Runes of Yeu

Player Rating4.45/8

"Too few ratings to be ranked"
based on 49 ratings since 03/21/2016
played 450 times (finished 50)

Story Difficulty4/8

"march in the swamp"

Play Length5/8

"Not going to lose any sleep"

Maturity Level5/8

"aren't you a little too old to be trick or treating"
Some material may be inappropriate for persons under age 13. If this were a movie, it would probably be PG-13.

Fantasy Adventure

Player Comments

This interesting actually got me into it. The writing is decent, and there's a plot.

There were some really random thing thrown in: Helping Horrin with "lady problems" was just weird because you lie about being a matchmaker even though you don't really get anything out of it, seducing the old man who was sweeping the floors was just a random choice, and the woman with a "big bulky figure" doesn't keep a consistent attitude - in one branch, she lets you die after robbing you; in another, she leaves you blacked and out doesn't rob you. And even when you're robbed, you don't lose money nor items.

You could brush up on some grammar, especially dialogue stuff. Sometimes, you incorporate dialogue correctly. At other times, you forget it completely (the guy with the broom's page). It wasn't major and too often, but sometimes it detracted from the reading.

The way you set up your links and pages was confusing. Doing certain things may bring you to a page with [these] options, but that page may have links more than or less than needed. For example, in a page for feeding the horses, it doesn't give you the option to exit the barn when it makes sense to have the option.

Your character seems to work alone; you've only mentioned a party member once after introducing them in the beginning, and you didn't even say who. Speaking of the introduction, it was very direct, boring, and did a bad job at setting up the story. The characters were flat and/or shallow. The deepest character is the "big bulky" woman, who interested me; I disappointed when I couldn't find out what her purpose was. In fact, what was the purpose of the entire town? You gained absolutely nothing from the town; nobody knew about the ruins anyway! Getting money from feeding horses is dull, sleeping at the inn was ultimately unnecessary, the blacksmith offered another random ending (what about your party?), and the food shop was pointless. The majority of the story didn't size up in the bigger picture.

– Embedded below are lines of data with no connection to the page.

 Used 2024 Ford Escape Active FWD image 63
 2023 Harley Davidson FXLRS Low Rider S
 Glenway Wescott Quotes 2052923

The town was disconnected from the story; it was unnecessary in finding the ruins. The discovery of the ruins wasn't even described in full either. While we're on the topic of describing, you hardly did any describing. While you had pictures, those are still-motion. You need yo place us into the story to make the town come ALIVE. Use the five senses at least.

I mentioned this previously - your characters are flat. Weave in back stories for each of the characters and why, exactly, they had to find the ruins. Create subplots and conflicts - the woman and blacksmith are good potential enemies/allies.

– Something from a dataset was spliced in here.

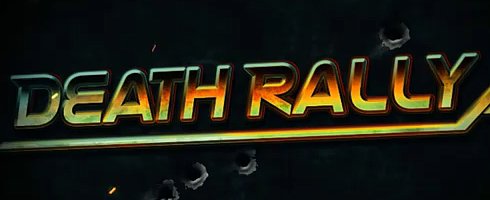 deathrally deathrally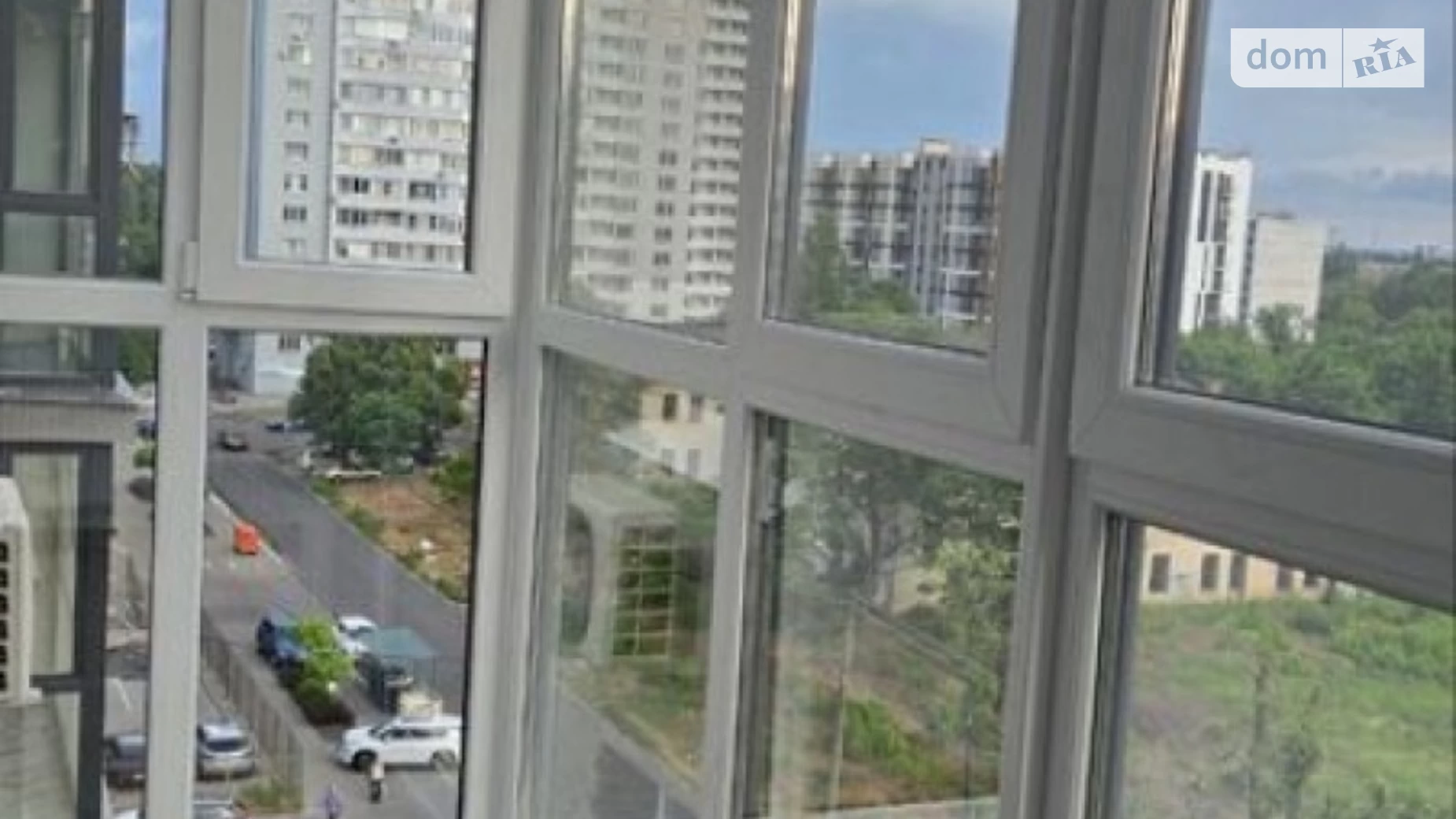 Продається 1-кімнатна квартира 50 кв. м у Черкасах, вул. Добровольчих Батальйонів - фото 2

It seemed that you spent so much time on making the town that you just rushed the ending. Your pictures are a wonderful bonus, and you have a great game going here, but you just need to build on this world. I don't understand the world, the actual purpose of the story, the characters, etc. I think this story has potential, and I think you as a writer could improve to make that potential HAPPEN.
-- Crescentstar on 3/2/2017 10:24:58 PM with a score of 35
I really enjoyed this game. There was a certain degree of unique world-building, starting from being an anthropomorphic mushroom (or haha - a fungi), and continuing on to where some classic fantasy clichés were very subtly subverted. I still do wish this was longer since I wanted to explore more of this interesting world that was unfolding, but what's there is already quite excellent.

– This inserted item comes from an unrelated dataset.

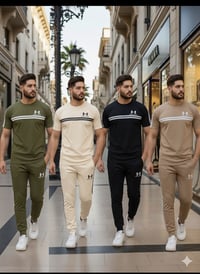 طقم كومباك • بيع جملة • مقاسات S-XXL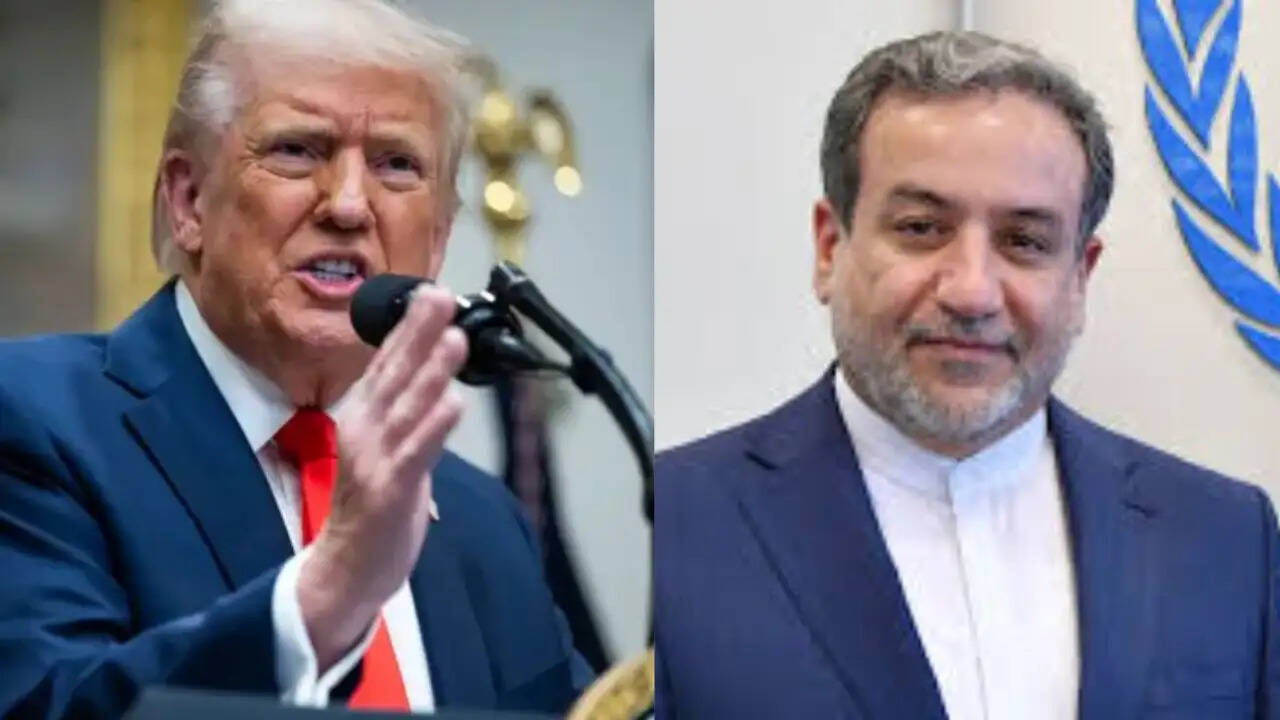 ईरान का सख्त रुख: क्या अमेरिका के साथ बढ़ेगा तनाव?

The pictures were fitting, the writing worked great for what it needed to do, and several of the side endings got a hearty guffaw out of me. There were a few minor places that could have been improved with some coding and variables, in my opinion (such as a timer for how many activities can be done in a single night, or an automatic black out if the player keeps clicking the 'Another Drink' link), but all in all, it was a fun adventure that was definitely worth the time it took to explore.
-- the_quiller on 3/26/2016 11:33:50 PM with a score of 35
"Help him with his lady problems
You tell him you run a match making service. You tell him to follow you. As you travel down the right path you find an elvin structure. You open up the door. You throw Horrin in the door. After a month they get married and you are the best man. You eventually forget that you were on an adventure. You open up a real match making service and they call you the Love Guru."

Very funny! =)
-- TestingJest on 1/6/2018 1:06:44 AM with a score of 35
I'm the Love Guru!
-- lolitup4 on 4/6/2016 10:23:24 AM with a score of 35
this is probably the best thing that I have ever experienced
-- cerealsss on 3/22/2016 1:28:01 PM with a score of 35
This was actually really good,Considering all the other guys hassling all the new stories going around this tops it.

Even with how short it may have seemed this looked to have a lot potential for any future stories that you might share on the site. Not even gonna lie this was pretty top notch for a beggining story.

Hope to see more or at least you on the forums.